Friday, March 28, 2014

Liberty, a Ten Minute Town?


Traffic through the city is placed underground.
Recently I had the wonderful opportunity to visit and live in a small city in Belgium called Louvain La Neuve. There I witnessed a presentation by the visitors' bureau on the design and development of the town. It's truly a remarkable city, idyllic in many ways and likely a perfect example with which small towns with strong community connections should consider as they move forward with design.

The most remarkable part of Louvain La Neuve is their rejection of sprawl. In fact, the entire city was designed so that the core business area was within a ten minute walk from most residential areas. I loved this idea and felt a town like Liberty should consider such a vision. They explained that from the original design, most people are willing to walk instead of drive if its under ten minutes, so government visionaries designed the city around this idea.
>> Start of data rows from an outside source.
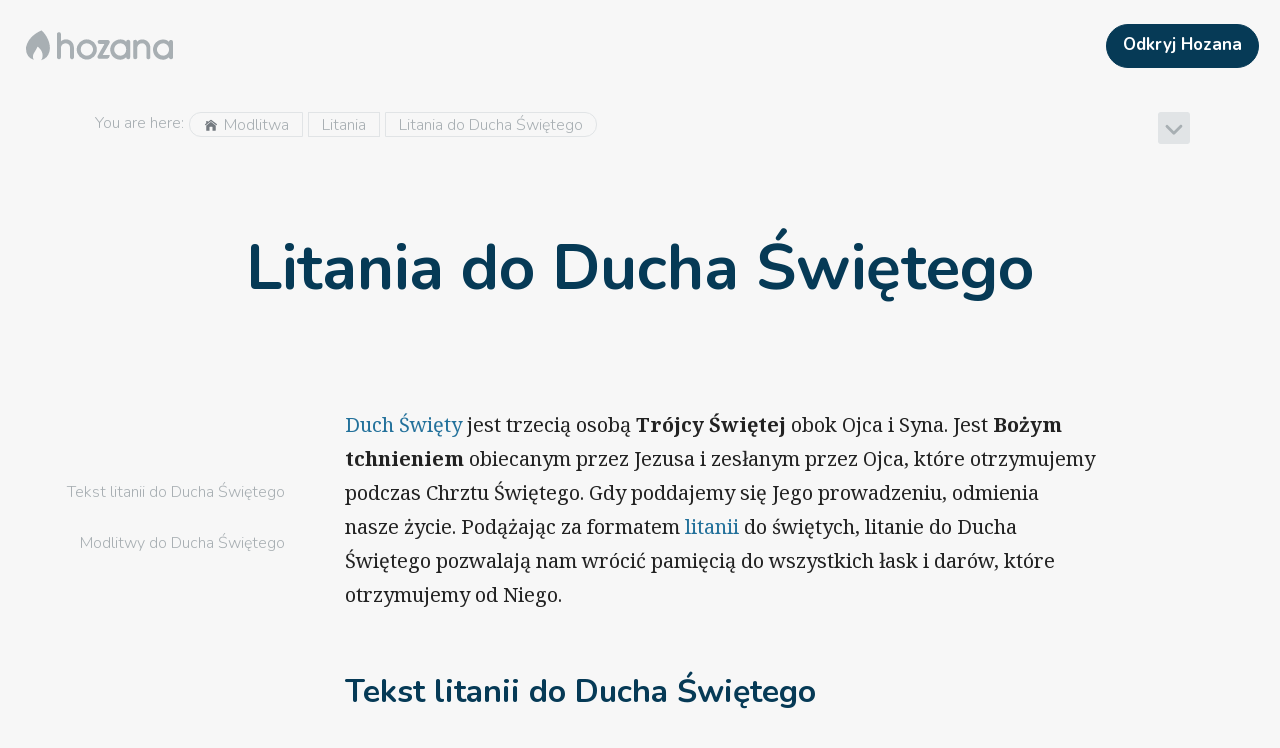

--- FILE ---
content_type: image/svg+xml
request_url: https://hozana.org/svg/hozana_logo.svg
body_size: 323
content:
<svg id="hozana_logo" fill="currentColor" data-name="hozana full" xmlns="http://www.w3.org/2000/svg" viewBox="0 0 210.3 67">
<!-- flamme -->
<path fill="var(--color-fill)" d="M33.6,41.2c2.6-10.1-3.5-22.7-10.7-29.4a1.24,1.24,0,0,0-1.4-.3C10.3,16.4,2.5,25,.4,33.9A13.22,13.22,0,0,0,0,37.5a17,17,0,0,0,11.3,16h0c-4.3-6.9,2-11.3,4.8-18.3a.9.9,0,0,1,1.4-.3c6.6,5.6,8.1,13.4,4.1,19A17.19,17.19,0,0,0,33.6,41.2Z"/>
<!-- H -->
<path  d="M50.1,26.8a7.91,7.91,0,0,1,3-2A10.06,10.06,0,0,1,57,24a10.58,10.58,0,0,1,4.8,1,10.79,10.79,0,0,1,3.7,2.6,10.51,10.51,0,0,1,2.3,4,15.72,15.72,0,0,1,.8,4.9v13a2.86,2.86,0,0,1-.8,2.1,2.9,2.9,0,0,1-4,0,2.86,2.86,0,0,1-.8-2.1v-13a7.66,7.66,0,0,0-.4-2.7,7.76,7.76,0,0,0-1.2-2.2,4.83,4.83,0,0,0-2-1.4,5.92,5.92,0,0,0-2.7-.5,6.55,6.55,0,0,0-4.8,1.9,6.92,6.92,0,0,0-1.4,2.2,7.63,7.63,0,0,0-.5,2.7v13a2.75,2.75,0,0,1-2.9,2.9,3,3,0,0,1-2-.8,2.86,2.86,0,0,1-.8-2.1V16.6a2.63,2.63,0,0,1,.8-2,2.79,2.79,0,0,1,2-.8,2.86,2.86,0,0,1,2.1.8,2.79,2.79,0,0,1,.8,2V26.8Z"/>
<!-- O -->
<path  d="M87,24a13.09,13.09,0,0,1,5.6,1.2,14.51,14.51,0,0,1,7.7,7.7,13.34,13.34,0,0,1,1.1,5.6,14.71,14.71,0,0,1-1.1,5.6,14.51,14.51,0,0,1-7.7,7.7A13.34,13.34,0,0,1,87,52.9a14.71,14.71,0,0,1-5.6-1.1,14.51,14.51,0,0,1-7.7-7.7,13.34,13.34,0,0,1-1.1-5.6,14.71,14.71,0,0,1,1.1-5.6,14.51,14.51,0,0,1,7.7-7.7A13.09,13.09,0,0,1,87,24Zm0,5.7a8.42,8.42,0,0,0-3.5.7,9.23,9.23,0,0,0-2.8,1.9,9.65,9.65,0,0,0-1.8,2.8,8.61,8.61,0,0,0,0,6.8,9,9,0,0,0,4.7,4.7,8.12,8.12,0,0,0,3.5.7,8,8,0,0,0,3.4-.7,9,9,0,0,0,4.7-4.7,8,8,0,0,0,.7-3.4,7.67,7.67,0,0,0-.7-3.4,9,9,0,0,0-4.7-4.7A8.75,8.75,0,0,0,87,29.7Z"/>
<!-- Z -->
<path  d="M116.7,24.9a3.17,3.17,0,0,1,2.3.9,2.78,2.78,0,0,1,.8,2.1,3,3,0,0,1-.2,1c-.1.3-.3.6-.4.9l-9.4,16.5h10a5.59,5.59,0,0,1-5.6,5.6h-8.8a3.2,3.2,0,0,1-2.3-.8,2.79,2.79,0,0,1-.8-2,3.86,3.86,0,0,1,.6-2l9.4-16.6h-6.8a2.75,2.75,0,0,1-2.9-2.9,2.79,2.79,0,0,1,.8-2,2.86,2.86,0,0,1,2.1-.8h11.2Z"/>
<!-- A -->
<path  d="M149.1,49.5a2.75,2.75,0,0,1-2.9,2.9,3,3,0,0,1-2-.8,2.86,2.86,0,0,1-.8-2.1v-.1c-.5.5-1,.9-1.6,1.4s-1.3.8-2,1.2a15.55,15.55,0,0,1-2.3.8,10.07,10.07,0,0,1-2.5.3,15.75,15.75,0,0,1-5.8-1.1,14.9,14.9,0,0,1-4.6-3.1,13.1,13.1,0,0,1-3-4.6,15.1,15.1,0,0,1-1.1-5.6,14.71,14.71,0,0,1,1.1-5.6,13.1,13.1,0,0,1,3-4.6,14.9,14.9,0,0,1,4.6-3.1A11.84,11.84,0,0,1,135,24a12.59,12.59,0,0,1,4.9.9,10.12,10.12,0,0,1,3.5,2.5,2.63,2.63,0,0,1,.8-2,2.79,2.79,0,0,1,2-.8,2.86,2.86,0,0,1,2.1.8,2.79,2.79,0,0,1,.8,2ZM135,29.7a8.42,8.42,0,0,0-3.5.7,9,9,0,0,0-4.7,4.7,8.61,8.61,0,0,0,0,6.8,9,9,0,0,0,4.7,4.7,8.12,8.12,0,0,0,3.5.7,7.25,7.25,0,0,0,3.3-.7,10.15,10.15,0,0,0,2.7-1.9,8.75,8.75,0,0,0,1.7-2.8,9.74,9.74,0,0,0,.6-3.4,9.34,9.34,0,0,0-.6-3.4,8.75,8.75,0,0,0-1.7-2.8,7.72,7.72,0,0,0-2.7-1.9A7.25,7.25,0,0,0,135,29.7Z"/>
<!-- N -->
<path  d="M156.2,24.7a2.55,2.55,0,0,1,2.8,2.5,11.91,11.91,0,0,1,3.1-2.3,9.28,9.28,0,0,1,4.2-.8,10.58,10.58,0,0,1,4.8,1,10.79,10.79,0,0,1,3.7,2.6,10.51,10.51,0,0,1,2.3,4,15.72,15.72,0,0,1,.8,4.9v13a2.86,2.86,0,0,1-.8,2.1,3.21,3.21,0,0,1-4,0,2.86,2.86,0,0,1-.8-2.1v-13a8.42,8.42,0,0,0-.4-2.7,6.11,6.11,0,0,0-1.3-2.2,6.18,6.18,0,0,0-2-1.5,5.92,5.92,0,0,0-2.7-.5,6.55,6.55,0,0,0-4.8,1.9,6.92,6.92,0,0,0-1.4,2.2,7.63,7.63,0,0,0-.5,2.7v13a2.86,2.86,0,0,1-.8,2.1,2.82,2.82,0,0,1-2.1.7,2.59,2.59,0,0,1-2.8-2.8V27.1a2.14,2.14,0,0,1,.7-1.8A4.14,4.14,0,0,1,156.2,24.7Z"/>
<!-- A -->
<path  d="M210.3,49.5a2.75,2.75,0,0,1-2.9,2.9,3,3,0,0,1-2-.8,2.86,2.86,0,0,1-.8-2.1v-.1c-.5.5-1,.9-1.6,1.4s-1.3.8-2,1.2a15.55,15.55,0,0,1-2.3.8,10.07,10.07,0,0,1-2.5.3,15.75,15.75,0,0,1-5.8-1.1,14.9,14.9,0,0,1-4.6-3.1,13.1,13.1,0,0,1-3-4.6,15.1,15.1,0,0,1-1.1-5.6,14.71,14.71,0,0,1,1.1-5.6,13.1,13.1,0,0,1,3-4.6,14.9,14.9,0,0,1,4.6-3.1,13.88,13.88,0,0,1,5.7-1.2,12.59,12.59,0,0,1,4.9.9,10.12,10.12,0,0,1,3.5,2.5,2.63,2.63,0,0,1,.8-2,2.79,2.79,0,0,1,2-.8,2.86,2.86,0,0,1,2.1.8,2.79,2.79,0,0,1,.8,2V49.5Zm-14-19.8a8.42,8.42,0,0,0-3.5.7,9,9,0,0,0-4.7,4.7,8.61,8.61,0,0,0,0,6.8,9,9,0,0,0,4.7,4.7,8.12,8.12,0,0,0,3.5.7,7.25,7.25,0,0,0,3.3-.7,10.15,10.15,0,0,0,2.7-1.9,8.75,8.75,0,0,0,1.7-2.8,9.74,9.74,0,0,0,.6-3.4,9.34,9.34,0,0,0-.6-3.4,8.75,8.75,0,0,0-1.7-2.8,7.72,7.72,0,0,0-2.7-1.9A7.25,7.25,0,0,0,196.3,29.7Z"/>
</svg>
When companies want to open a store in Louvain La Neuve, they are
asked to provide a piece of artwork for residents to enjoy.
In fact more interesting is that the business core is fire-walled from direct access by vehicles to encourage walking, a complete reversal to our Roman ideals. To reach the opposite side of the city drivers are encouraged to circle a peripheral road as there is no direct (line of sight) roads. Some Americans may see this as a nuisance, but I can assure you its a far easier approach to community, environment, and pedestrian safety than our current methodology in Liberty. The benefits are plenty, including increased commerce (because people actually walk by the businesses and enter them), a healthier life-styles for citizens, reduced environmental impact from cars, and reduced costs for government because there are less roads and intersections to maintain. A man-made lake was even placed at the center of town so residents could promenade (French term for Sunday Stroll). It's as though city leaders are attempting to simply create happiness among its citizens, rather than simply disappointment every time you need to go shopping.

Notice how major roads circle the city rather than breach it.
Clearly Liberty, considering it's an established town would be a hybrid of our current model and a Ten Minute Town if leaders so chose to move in this direction, but small changes could be made to move closer to this vision. The goal, in my opinion is to look at every road currently within our urban core and surrounding areas to see if its completely necessary. If it's not, converting it to foot traffic use is a perfect way of improving the city while reducing costs. A perfect example is Old US-421 and Route 49 approaching the town from the south. These two arteries could be reduced to a single main road. Furthermore the portion of Swannanoa Street that currently passes through downtown could be closed permanently to vehicles to create open social spaces, and room for outdoor dining a cafes. Returning the town-square / public market concept to the public (Liberty once had a town square) seems like a redeeming thing to do and Louvain La Neuve provides leaders with an excellent template moving forward for town growth as they ask themselves if future decisions fit into a Ten Minute Town?